━━━━━ Excerpt provided
In 2015 the Reformed theologian Peter Leithart issued a “wish list” of “What I Want from Catholics.” Among the items on his list was “giving up inventions like ... the assumption.”
Eight years have passed, however, and his wish has not come true. The Church is on track to celebrate the feast in a few days, as it has since the fourth century. And long before the Church marked the feast, it celebrated the fact of the Assumption.
Indeed, Christians have, since the early days of the Church, believed that Mary, at the end of her earthly life, was taken into heaven, body and soul.
Christians in the East and West tended to mark the event in different but complementary ways. The East remembered the close of Mary’s earthly life, her “falling asleep” or Dormition. Christians in the West emphasized the beginning of her heavenly life: her Assumption.
We see the original event in the vision that is the centerpiece of the last book of the Bible. St. John beholds “in heaven, a woman clothed with the sun, with the moon under her feet, and on her head a crown of twelve stars ... she brought forth a male child, one who is to rule all the nations with a rod of iron" (Revelation 12:1, 5). Jesus is the only candidate to fit the description of the male child; and the mother of Jesus is Mary, whom John sees in heaven, fully alive, body and soul.
━━━━━━━━━━
*Short problem 1*. From the passage on the Assumption, reproduce the text between "Eight years have" and "of the Assumption.", inclusive.
*Short problem 2*. According to the passage on the Assumption, since what century has the Church celebrated the feast?
*Short problem 3*. Carry the passage on the Assumption forward from its last sentence.
━━━━━ Provided material
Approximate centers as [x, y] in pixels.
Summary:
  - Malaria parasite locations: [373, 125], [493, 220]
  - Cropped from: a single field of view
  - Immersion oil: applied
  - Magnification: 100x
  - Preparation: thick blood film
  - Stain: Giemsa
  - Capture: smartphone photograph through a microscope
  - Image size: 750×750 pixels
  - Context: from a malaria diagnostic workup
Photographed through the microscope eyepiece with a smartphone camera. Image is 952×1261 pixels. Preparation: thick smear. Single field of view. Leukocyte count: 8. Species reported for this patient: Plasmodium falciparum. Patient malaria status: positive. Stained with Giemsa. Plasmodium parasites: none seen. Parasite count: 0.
━━━━━━━━━━
*Reply 1*.
Eight years have passed, however, and his wish has not come true. The Church is on track to celebrate the feast in a few days, as it has since the fourth century. And long before the Church marked the feast, it celebrated the fact of the Assumption.

*Reply 2*. Since the fourth century.

*Reply 3*.
But Mary was not the first to receive this gift from God. The Jews honored the memory of at least three other figures who — according to tradition — had been taken bodily to live in heaven. The prophet Elijah, in a chariot of fire, “went up by a whirlwind into heaven” (2 Kings 2:11).
Long before Elijah, Moses was, according to tradition, taken up in a similar way. The story appears in an apocryphal book called “The Assumption of Moses” (composed slightly before the time of Christ) and is cited in the New Testament Epistle of Jude (verse 9).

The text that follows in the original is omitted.